Why I stopped using JSON for my APIs
Perception of the article
- Some readers found the post confusing or “LLM‑ish”; others found it clear but unconvincing.
- Several argue you can’t reliably detect LLM use; what people are really reacting to is writing quality, not tooling.
JSON’s strengths and why it persists
- Human readability and “view with curl and a text editor” are seen as major advantages for debugging, onboarding, and working with poorly documented or quirky third‑party APIs.
- JSON is ubiquitous, built into browsers, trivial to parse in most languages, and easy to prototype with.
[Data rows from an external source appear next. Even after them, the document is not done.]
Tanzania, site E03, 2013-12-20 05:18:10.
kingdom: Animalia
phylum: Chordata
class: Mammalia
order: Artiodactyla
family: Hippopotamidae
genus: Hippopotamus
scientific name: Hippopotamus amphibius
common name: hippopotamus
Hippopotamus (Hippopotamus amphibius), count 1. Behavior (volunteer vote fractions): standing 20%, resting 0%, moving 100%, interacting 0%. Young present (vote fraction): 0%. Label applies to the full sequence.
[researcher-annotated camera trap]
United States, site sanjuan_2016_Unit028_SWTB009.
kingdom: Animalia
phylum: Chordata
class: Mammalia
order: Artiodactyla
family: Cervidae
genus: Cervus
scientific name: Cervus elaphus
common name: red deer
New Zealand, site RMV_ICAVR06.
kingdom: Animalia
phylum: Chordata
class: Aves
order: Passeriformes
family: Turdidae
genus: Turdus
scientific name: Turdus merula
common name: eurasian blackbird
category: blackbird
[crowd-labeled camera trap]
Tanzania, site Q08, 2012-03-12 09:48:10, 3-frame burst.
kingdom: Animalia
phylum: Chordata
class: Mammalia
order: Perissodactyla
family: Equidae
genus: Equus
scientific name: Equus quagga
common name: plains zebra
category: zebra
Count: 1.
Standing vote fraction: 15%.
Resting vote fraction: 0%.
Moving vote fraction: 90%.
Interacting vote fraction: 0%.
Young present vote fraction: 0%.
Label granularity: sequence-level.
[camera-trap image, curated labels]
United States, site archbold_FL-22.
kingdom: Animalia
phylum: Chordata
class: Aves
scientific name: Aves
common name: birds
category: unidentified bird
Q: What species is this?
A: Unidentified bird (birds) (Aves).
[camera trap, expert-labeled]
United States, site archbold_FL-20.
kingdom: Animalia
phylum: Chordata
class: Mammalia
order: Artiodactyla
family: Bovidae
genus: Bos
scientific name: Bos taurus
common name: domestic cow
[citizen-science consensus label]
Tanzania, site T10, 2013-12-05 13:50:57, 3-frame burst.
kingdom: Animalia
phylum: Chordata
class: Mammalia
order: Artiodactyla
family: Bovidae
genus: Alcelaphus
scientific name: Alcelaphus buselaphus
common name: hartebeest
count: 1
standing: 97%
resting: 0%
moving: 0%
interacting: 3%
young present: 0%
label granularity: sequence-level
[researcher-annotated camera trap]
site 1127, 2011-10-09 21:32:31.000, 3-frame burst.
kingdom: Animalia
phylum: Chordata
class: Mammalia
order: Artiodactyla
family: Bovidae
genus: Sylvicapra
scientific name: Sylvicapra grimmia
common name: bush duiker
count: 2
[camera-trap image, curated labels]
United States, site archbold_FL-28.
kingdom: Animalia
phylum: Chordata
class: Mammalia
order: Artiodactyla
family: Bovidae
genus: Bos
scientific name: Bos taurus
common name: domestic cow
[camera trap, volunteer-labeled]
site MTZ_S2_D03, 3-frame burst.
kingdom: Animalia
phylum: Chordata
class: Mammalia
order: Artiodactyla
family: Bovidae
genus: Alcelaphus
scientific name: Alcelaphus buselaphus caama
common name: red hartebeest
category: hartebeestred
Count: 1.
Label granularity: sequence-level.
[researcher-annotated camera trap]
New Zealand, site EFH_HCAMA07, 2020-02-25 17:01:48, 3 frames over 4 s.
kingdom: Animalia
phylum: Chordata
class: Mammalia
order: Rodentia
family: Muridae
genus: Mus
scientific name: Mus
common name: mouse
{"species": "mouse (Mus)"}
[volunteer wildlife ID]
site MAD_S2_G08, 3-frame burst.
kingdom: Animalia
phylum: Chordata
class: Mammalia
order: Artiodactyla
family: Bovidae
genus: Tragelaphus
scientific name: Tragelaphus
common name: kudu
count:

This low human cost outweighs machine efficiency for most teams.
- Many comment that compressed JSON (gzip/brotli/zstd) is “good enough” in size and speed for the vast majority of web APIs.
Protobuf benefits and pain points
- Pros: static schema, strong typing, good codegen, smaller binary encoding, and easier backward‑compatible evolution when done carefully.
- Cons: schema management across repos, toolchains and versioning, awkward optional/required semantics (proto3 especially), and loss of human readability without extra tooling.
- Several note that Protobuf clients still must be defensive: proto3 removed
required, so missing fields silently get defaults. - Debugging and ad‑hoc inspection are harder; people often end up needing viewers, text proto, or JSON transcoding.
Validation, schemas, and contracts
- Many point out that “JSON vs Protobuf” is orthogonal to “untyped vs typed”: JSON plus libraries (serde, Pydantic, ajv, Zod, etc.) can enforce strict schemas and nullability just as Protobuf can.
- The “parse, don’t validate” pattern is raised: parse directly into tight types and fail early, regardless of format.
- Version skew is a problem in any distributed system; robust CI and explicit versioning matter more than the wire format.
Performance, size, and compression
- Some report protobuf or other binary formats losing to gzipped JSON in realistic benchmarks.
- Others care more about CPU cost of (de)serialization; here Protobuf can help, but zero‑copy formats (FlatBuffers, Cap’n Proto) can be even faster.
- A number of commenters see Protobuf as premature optimization for typical CRUD APIs (tens of requests/sec, DB‑bound).
Alternatives and ecosystem gaps
- Alternatives mentioned: CBOR, MessagePack, BSON, Avro, ASN.1 (and its complexity), FlatBuffers, Cap’n Proto, Lite³, Erlang ETF, GraphQL, CUE, JSON Schema.
- CBOR and MessagePack are viewed as good “binary JSON” options; CBOR already underpins WebAuthn.
- Some argue ASN.1/DER or OER are more principled but tooling is poor; Protobuf is seen as the “worse but widely tooled” reinvention.
Browser & tooling considerations
- Lack of first‑class Protobuf support in browsers is a common complaint; JSON is effectively native.
- Hybrid approaches are popular: gRPC‑Gateway, Envoy transcoding, Twirp, ConnectRPC, and Protobuf’s own JSON mapping to offer both binary and JSON APIs.
When to use what
- Emerging consensus:
- JSON + good schema/validation is ideal for public, heterogeneous, or early‑stage APIs.
- Protobuf (or similar) makes more sense for high‑throughput, tightly controlled, internal systems where bandwidth/CPU and strict contracts matter.
- For many teams, the operational and cognitive overhead of Protobuf outweighs its benefits.